We want to guarantee essential things like "several localStorage ops
in a row are atomic", and make sure any language-level transformations
that people expect to be semantics preserving remain so (e.g. moving
code into a function), while still giving the browser the ability to
release the mutex whenever it might need to.
On Sat, Nov 7, 2009 at 12:08 AM, Chris Jones <cjones at mozilla.com> wrote:
> Rob Ennals wrote:
>> Missed out the important final qualifier.

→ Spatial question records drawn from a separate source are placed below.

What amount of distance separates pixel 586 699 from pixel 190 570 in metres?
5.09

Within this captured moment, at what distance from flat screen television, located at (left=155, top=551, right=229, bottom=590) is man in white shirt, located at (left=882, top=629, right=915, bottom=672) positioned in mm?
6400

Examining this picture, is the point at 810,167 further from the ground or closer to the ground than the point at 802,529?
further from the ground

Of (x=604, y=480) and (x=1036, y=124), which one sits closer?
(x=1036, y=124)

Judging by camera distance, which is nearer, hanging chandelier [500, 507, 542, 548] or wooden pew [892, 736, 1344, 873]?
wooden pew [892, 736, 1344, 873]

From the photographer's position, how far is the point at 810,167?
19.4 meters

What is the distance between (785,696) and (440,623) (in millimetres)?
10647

Here's take 3:
>> "the user agent MUST NOT release the storage mutex between calls to local
>> storage, except that the user agent MAY release the storage mutex on any API
>> operation /other that a local storage oeration/"
> IMHO, this is actually worse than the current proposal of a global mutex :S.

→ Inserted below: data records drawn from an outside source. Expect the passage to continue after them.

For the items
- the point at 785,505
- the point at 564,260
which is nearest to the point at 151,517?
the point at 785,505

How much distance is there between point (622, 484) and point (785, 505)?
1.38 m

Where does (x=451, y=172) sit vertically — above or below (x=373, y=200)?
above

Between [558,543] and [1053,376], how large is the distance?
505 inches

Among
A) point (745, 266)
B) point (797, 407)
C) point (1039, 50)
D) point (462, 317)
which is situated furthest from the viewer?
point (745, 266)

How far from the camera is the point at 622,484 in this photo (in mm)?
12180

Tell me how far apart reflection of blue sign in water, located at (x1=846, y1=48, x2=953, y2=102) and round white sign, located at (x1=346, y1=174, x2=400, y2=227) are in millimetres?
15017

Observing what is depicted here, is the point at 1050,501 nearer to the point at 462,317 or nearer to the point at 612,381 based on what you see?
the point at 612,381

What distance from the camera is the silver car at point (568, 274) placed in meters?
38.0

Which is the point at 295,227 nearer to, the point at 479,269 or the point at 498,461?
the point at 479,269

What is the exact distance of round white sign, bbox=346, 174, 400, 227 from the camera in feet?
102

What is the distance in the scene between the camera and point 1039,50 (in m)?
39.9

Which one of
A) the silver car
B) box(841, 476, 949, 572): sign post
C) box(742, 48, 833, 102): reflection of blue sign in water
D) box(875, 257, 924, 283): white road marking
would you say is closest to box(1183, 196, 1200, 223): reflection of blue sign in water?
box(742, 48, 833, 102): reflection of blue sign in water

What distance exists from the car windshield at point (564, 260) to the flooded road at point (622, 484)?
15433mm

> This proposal makes atomicity guarantees not only library-dependent, but
> browser-implementation-dependent. For example
> a = localStorage.x()
> b = localStorage.y()
> If |jquery.foo()| were, say, parsing JSON or determining selector matching,
> it might involve "browser API calls" in some browser, and in others not.
> Worse, if |jquery.foo()| involves accessing browser-managed things like
> computed DOM attributes, then even in the *same* browser it might result in
> sometimes needing a "browser API call", and sometimes only needing a JS-only
> call. (Depending on DOM attribute cache status, if present.)
> This of course of depends on the definition of "browser API call", but I
> interpret this as approximately meaning "calling from JS to C++".
> These objections are in addition to those made by Jeremy Orlow concerning a
> script-managed, possibly cross-process mutex, which I also find unpleasant.